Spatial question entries
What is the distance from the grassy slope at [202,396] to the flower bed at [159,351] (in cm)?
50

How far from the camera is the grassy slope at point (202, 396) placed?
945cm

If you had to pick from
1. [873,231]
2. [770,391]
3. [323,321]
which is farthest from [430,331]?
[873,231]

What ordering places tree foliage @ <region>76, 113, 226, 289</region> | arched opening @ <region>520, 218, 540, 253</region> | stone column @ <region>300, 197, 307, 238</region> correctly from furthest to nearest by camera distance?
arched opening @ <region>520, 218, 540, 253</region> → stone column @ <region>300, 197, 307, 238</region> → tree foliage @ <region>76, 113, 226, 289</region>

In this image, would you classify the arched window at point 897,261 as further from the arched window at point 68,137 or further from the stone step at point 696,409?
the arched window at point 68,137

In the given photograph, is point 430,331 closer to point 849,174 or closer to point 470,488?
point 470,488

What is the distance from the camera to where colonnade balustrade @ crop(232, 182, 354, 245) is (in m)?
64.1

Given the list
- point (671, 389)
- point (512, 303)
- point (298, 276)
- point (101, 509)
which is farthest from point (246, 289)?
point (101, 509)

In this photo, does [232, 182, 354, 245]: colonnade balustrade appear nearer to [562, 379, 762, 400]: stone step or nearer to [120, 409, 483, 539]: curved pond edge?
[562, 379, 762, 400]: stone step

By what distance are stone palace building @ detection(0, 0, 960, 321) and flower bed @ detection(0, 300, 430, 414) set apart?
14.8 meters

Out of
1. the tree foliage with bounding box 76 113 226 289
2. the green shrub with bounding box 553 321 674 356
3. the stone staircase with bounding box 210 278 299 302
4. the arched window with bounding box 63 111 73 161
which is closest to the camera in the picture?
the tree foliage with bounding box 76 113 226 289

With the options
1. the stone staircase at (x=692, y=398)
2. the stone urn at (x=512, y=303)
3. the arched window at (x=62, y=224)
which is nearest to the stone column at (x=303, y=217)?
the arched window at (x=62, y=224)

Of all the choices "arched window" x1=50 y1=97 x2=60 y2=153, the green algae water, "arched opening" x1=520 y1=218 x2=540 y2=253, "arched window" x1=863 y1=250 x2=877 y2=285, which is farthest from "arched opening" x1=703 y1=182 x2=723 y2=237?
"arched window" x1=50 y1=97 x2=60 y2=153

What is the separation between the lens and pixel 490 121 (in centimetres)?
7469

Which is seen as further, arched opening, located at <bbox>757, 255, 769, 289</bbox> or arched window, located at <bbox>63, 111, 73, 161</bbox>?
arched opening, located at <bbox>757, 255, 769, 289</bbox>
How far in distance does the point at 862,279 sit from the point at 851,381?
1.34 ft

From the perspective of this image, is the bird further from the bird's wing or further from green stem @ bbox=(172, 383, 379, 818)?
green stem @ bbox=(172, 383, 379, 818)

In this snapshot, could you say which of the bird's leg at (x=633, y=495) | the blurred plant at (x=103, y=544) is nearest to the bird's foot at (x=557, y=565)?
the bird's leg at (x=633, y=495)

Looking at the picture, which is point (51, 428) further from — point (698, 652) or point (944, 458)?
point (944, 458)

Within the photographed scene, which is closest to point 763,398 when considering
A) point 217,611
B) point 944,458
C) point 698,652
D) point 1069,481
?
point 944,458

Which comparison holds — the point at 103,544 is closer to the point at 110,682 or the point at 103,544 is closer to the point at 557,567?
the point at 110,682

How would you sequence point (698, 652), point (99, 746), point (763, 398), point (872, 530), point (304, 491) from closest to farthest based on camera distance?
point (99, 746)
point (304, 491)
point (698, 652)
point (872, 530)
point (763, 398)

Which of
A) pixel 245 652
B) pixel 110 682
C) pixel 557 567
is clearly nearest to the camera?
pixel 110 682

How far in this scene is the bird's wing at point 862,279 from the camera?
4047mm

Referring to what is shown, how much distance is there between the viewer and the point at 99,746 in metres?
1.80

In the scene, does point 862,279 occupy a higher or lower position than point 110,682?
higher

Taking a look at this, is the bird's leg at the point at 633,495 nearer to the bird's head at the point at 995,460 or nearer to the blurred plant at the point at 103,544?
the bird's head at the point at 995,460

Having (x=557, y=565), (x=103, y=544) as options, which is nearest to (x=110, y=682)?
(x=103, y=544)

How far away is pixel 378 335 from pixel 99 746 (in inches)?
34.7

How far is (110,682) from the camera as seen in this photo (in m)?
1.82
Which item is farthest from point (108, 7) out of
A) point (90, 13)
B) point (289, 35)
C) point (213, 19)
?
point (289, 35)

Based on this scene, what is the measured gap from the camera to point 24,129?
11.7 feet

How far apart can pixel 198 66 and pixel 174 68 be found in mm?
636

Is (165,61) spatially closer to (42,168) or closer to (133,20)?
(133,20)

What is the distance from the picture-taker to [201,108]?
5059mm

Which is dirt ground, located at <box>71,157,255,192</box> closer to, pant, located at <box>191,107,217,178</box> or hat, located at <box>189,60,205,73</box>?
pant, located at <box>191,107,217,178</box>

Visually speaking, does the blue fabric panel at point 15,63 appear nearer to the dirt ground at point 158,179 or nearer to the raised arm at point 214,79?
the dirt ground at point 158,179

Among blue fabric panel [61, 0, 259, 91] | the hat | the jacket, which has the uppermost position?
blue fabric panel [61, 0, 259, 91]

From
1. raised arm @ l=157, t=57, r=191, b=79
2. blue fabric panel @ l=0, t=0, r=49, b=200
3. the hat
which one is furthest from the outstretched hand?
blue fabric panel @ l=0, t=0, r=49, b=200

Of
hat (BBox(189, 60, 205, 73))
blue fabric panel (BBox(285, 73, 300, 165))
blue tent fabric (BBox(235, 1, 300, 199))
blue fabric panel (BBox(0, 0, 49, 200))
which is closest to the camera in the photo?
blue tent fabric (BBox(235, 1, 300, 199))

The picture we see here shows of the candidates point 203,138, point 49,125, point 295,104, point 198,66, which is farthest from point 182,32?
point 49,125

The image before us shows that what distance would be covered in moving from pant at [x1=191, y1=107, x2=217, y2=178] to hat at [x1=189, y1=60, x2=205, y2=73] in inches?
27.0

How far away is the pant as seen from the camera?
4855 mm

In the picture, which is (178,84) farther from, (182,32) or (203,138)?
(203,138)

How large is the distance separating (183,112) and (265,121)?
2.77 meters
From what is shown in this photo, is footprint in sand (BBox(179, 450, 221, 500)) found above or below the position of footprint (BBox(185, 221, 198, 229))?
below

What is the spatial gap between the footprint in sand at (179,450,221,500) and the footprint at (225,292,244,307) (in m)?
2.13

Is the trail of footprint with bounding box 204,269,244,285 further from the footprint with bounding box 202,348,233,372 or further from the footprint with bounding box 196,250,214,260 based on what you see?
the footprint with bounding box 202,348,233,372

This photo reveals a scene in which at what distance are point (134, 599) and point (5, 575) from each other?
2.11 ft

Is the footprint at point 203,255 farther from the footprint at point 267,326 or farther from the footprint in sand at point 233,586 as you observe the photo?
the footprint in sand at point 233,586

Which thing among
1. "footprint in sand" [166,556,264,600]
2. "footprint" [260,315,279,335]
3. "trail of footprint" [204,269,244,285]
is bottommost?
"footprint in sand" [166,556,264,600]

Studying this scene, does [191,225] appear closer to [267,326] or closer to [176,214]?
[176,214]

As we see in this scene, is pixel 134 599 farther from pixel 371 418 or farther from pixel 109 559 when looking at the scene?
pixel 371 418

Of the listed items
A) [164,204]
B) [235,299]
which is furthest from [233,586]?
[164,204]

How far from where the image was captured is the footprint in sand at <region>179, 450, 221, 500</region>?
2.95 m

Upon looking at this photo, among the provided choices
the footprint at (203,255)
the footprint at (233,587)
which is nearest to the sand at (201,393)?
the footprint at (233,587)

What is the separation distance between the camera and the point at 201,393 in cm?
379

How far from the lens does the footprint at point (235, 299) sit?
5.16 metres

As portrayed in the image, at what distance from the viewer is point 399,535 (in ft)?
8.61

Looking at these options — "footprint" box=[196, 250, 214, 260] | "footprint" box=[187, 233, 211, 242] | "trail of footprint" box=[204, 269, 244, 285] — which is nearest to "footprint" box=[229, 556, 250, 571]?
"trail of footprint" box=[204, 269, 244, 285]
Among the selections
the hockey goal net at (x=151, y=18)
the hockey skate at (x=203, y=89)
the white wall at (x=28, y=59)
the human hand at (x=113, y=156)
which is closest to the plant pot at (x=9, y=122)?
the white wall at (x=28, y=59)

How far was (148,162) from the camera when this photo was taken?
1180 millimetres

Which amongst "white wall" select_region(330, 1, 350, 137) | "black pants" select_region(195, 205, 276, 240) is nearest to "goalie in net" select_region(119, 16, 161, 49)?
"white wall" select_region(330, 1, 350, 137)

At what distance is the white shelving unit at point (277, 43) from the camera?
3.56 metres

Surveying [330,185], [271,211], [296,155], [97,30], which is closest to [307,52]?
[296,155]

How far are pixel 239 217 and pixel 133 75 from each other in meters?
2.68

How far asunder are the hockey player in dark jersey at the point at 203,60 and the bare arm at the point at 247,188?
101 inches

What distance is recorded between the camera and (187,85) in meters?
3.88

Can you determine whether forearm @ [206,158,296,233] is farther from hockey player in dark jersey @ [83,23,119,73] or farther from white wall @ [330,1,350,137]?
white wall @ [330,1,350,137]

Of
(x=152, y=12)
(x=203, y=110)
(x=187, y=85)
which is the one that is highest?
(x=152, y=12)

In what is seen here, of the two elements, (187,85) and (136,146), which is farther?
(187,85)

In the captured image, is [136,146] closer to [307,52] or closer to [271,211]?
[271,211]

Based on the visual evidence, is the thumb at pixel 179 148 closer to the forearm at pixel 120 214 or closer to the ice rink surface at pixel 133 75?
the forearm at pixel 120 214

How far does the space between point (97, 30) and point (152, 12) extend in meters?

Problem requirements
Copy exactly, word for word, the line with "What distance is recorded" through the final line of the listing.

Response
What distance is recorded between the camera and (187,85) in meters?
3.88

Can you determine whether forearm @ [206,158,296,233] is farther from hockey player in dark jersey @ [83,23,119,73] or farther from white wall @ [330,1,350,137]?
white wall @ [330,1,350,137]

Of
(x=152, y=12)
(x=203, y=110)
(x=187, y=85)
which is the one that is highest?
(x=152, y=12)

In what is seen here, of the two elements, (187,85) and (136,146), which is farther?
(187,85)

In the captured image, is [136,146] closer to [307,52] or closer to [271,211]?
[271,211]

Based on the visual evidence, is the thumb at pixel 179 148 closer to the forearm at pixel 120 214 or closer to the ice rink surface at pixel 133 75?
the forearm at pixel 120 214

How far does the space between point (97, 30) and point (152, 12) extend in meters?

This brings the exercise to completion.